Please output exactly the run of lines that starts at the line with "A) pixel 1176 540" and ends at the last line of the records below.

== == ==

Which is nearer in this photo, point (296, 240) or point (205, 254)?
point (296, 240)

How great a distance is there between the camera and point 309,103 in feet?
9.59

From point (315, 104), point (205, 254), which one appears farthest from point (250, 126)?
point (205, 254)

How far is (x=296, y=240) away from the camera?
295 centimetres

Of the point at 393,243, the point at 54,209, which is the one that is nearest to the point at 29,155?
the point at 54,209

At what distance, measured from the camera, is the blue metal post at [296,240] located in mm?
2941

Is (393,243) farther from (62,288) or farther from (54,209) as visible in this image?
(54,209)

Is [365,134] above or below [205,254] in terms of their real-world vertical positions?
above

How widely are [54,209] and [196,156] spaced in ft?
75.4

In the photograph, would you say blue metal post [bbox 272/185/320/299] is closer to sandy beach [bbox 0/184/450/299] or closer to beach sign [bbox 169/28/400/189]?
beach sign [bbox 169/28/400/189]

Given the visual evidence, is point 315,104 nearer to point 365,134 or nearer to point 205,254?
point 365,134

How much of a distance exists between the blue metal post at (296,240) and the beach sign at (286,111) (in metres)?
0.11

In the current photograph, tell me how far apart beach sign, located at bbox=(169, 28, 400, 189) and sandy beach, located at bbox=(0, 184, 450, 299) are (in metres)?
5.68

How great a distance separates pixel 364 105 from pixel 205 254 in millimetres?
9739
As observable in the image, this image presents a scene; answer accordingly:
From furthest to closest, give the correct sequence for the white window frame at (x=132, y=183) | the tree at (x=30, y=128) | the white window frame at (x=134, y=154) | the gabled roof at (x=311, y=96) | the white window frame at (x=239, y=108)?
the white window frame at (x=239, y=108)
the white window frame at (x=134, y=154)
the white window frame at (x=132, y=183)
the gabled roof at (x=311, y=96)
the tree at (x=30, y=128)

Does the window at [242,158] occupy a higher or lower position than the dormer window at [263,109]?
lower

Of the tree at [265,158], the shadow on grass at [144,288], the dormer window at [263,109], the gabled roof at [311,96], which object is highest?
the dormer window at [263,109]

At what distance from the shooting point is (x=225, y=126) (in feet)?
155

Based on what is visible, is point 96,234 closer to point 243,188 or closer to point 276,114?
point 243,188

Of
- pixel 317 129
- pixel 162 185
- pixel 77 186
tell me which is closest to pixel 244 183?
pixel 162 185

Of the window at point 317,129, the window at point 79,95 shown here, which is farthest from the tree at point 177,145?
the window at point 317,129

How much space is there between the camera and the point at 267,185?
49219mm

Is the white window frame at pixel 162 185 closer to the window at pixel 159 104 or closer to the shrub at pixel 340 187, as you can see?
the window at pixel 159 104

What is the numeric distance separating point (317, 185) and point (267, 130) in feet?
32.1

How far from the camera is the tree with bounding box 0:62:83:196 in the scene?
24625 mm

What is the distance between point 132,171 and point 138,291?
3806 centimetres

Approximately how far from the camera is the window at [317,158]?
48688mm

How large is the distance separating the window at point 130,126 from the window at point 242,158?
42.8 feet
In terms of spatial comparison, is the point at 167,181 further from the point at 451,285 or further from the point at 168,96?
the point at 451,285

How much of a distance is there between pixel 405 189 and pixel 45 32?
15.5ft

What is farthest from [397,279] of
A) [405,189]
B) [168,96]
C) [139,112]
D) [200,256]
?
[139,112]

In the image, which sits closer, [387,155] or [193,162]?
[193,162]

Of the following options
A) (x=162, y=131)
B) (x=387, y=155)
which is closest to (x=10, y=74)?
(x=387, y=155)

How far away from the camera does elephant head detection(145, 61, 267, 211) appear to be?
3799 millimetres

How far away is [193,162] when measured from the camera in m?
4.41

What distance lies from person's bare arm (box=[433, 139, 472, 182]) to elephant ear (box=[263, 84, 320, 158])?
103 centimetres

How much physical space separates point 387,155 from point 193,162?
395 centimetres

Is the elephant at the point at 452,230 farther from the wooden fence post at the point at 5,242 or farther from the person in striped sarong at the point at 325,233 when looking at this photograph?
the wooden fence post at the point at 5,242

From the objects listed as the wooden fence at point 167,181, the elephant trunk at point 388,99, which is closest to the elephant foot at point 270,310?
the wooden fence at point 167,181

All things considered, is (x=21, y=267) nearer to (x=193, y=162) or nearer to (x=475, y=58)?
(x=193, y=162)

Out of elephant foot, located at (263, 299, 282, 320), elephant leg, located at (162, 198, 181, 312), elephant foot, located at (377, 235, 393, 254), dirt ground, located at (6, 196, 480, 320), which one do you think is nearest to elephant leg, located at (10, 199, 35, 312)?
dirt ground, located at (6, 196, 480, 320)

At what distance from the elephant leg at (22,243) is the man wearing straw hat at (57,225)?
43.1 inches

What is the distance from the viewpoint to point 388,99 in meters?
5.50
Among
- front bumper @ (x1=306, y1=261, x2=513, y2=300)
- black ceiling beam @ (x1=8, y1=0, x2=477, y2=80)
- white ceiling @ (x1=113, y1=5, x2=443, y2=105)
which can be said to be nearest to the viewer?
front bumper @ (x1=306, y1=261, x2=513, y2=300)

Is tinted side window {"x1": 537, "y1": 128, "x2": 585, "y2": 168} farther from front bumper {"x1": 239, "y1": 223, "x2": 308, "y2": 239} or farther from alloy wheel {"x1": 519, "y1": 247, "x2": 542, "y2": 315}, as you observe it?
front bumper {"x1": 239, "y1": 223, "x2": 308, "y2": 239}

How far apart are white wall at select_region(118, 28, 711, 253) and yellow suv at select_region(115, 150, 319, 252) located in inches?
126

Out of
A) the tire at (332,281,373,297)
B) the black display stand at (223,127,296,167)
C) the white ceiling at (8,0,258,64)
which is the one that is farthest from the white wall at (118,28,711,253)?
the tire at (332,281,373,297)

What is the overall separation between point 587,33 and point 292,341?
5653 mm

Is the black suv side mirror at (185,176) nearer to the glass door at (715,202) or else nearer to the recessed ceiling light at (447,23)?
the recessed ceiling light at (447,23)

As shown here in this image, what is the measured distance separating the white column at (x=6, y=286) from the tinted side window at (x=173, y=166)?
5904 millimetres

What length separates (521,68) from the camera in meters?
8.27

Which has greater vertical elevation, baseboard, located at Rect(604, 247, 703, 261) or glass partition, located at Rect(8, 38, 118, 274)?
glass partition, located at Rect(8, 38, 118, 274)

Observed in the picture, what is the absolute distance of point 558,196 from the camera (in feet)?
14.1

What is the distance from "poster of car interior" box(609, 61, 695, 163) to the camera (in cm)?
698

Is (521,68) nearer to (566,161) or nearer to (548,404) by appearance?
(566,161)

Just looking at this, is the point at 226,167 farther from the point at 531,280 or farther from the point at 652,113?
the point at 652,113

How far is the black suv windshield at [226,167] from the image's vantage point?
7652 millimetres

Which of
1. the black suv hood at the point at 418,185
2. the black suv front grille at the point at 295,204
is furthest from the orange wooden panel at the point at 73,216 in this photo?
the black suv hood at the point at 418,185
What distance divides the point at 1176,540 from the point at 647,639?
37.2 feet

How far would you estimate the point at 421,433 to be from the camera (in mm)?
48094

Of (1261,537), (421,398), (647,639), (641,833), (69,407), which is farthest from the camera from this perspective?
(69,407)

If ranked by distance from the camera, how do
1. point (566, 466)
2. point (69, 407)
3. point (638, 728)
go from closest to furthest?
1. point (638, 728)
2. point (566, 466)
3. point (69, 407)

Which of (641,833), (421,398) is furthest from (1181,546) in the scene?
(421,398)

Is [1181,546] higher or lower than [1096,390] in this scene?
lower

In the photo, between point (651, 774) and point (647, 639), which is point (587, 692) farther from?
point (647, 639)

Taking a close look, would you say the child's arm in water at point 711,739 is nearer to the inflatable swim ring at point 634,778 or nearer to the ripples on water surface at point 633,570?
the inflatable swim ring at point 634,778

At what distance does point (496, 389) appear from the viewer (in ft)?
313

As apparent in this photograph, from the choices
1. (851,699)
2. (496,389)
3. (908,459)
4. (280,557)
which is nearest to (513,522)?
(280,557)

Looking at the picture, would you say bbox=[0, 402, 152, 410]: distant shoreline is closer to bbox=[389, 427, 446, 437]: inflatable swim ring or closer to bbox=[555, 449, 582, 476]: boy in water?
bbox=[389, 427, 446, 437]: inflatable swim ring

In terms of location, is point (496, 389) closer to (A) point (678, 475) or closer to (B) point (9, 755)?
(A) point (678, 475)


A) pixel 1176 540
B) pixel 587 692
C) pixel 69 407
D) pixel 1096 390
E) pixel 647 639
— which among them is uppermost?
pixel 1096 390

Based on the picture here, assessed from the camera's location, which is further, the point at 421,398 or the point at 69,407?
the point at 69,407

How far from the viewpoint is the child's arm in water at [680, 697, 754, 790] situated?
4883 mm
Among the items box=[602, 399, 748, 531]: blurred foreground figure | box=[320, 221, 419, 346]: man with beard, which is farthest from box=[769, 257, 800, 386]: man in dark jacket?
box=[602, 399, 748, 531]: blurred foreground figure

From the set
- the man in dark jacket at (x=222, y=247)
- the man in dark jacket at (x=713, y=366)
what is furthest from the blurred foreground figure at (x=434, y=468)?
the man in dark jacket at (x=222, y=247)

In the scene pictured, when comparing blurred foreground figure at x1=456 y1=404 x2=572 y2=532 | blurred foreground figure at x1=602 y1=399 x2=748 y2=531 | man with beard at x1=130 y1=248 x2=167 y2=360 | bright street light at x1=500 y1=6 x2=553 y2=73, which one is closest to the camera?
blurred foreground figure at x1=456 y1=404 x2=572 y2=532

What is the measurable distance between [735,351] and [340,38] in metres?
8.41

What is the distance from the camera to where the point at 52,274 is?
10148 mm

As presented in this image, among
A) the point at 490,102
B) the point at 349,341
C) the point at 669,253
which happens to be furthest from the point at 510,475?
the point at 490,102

== == ==

**Output for this task:**
A) pixel 1176 540
B) pixel 587 692
C) pixel 69 407
D) pixel 1096 390
E) pixel 647 639
— which among them is uppermost?
pixel 1096 390

Based on the picture here, assessed from the camera's location, which is further, the point at 421,398 or the point at 69,407?
the point at 69,407

How far from the viewpoint is the child's arm in water at [680, 697, 754, 790] situated?
4883 mm
Among the items box=[602, 399, 748, 531]: blurred foreground figure | box=[320, 221, 419, 346]: man with beard, which is farthest from box=[769, 257, 800, 386]: man in dark jacket?
box=[602, 399, 748, 531]: blurred foreground figure

From the set
- the man in dark jacket at (x=222, y=247)
- the man in dark jacket at (x=713, y=366)
what is furthest from the blurred foreground figure at (x=434, y=468)?
the man in dark jacket at (x=222, y=247)

In the scene pictured, when comparing blurred foreground figure at x1=456 y1=404 x2=572 y2=532 | blurred foreground figure at x1=602 y1=399 x2=748 y2=531 | man with beard at x1=130 y1=248 x2=167 y2=360 | bright street light at x1=500 y1=6 x2=553 y2=73, which one is closest to the camera?
blurred foreground figure at x1=456 y1=404 x2=572 y2=532

What is the measurable distance between [735,351] and [340,38] in metres?
8.41

What is the distance from the camera to where the point at 52,274 is?
10148 mm

As presented in this image, among
A) the point at 490,102
B) the point at 349,341
C) the point at 669,253
which happens to be furthest from the point at 510,475?
the point at 490,102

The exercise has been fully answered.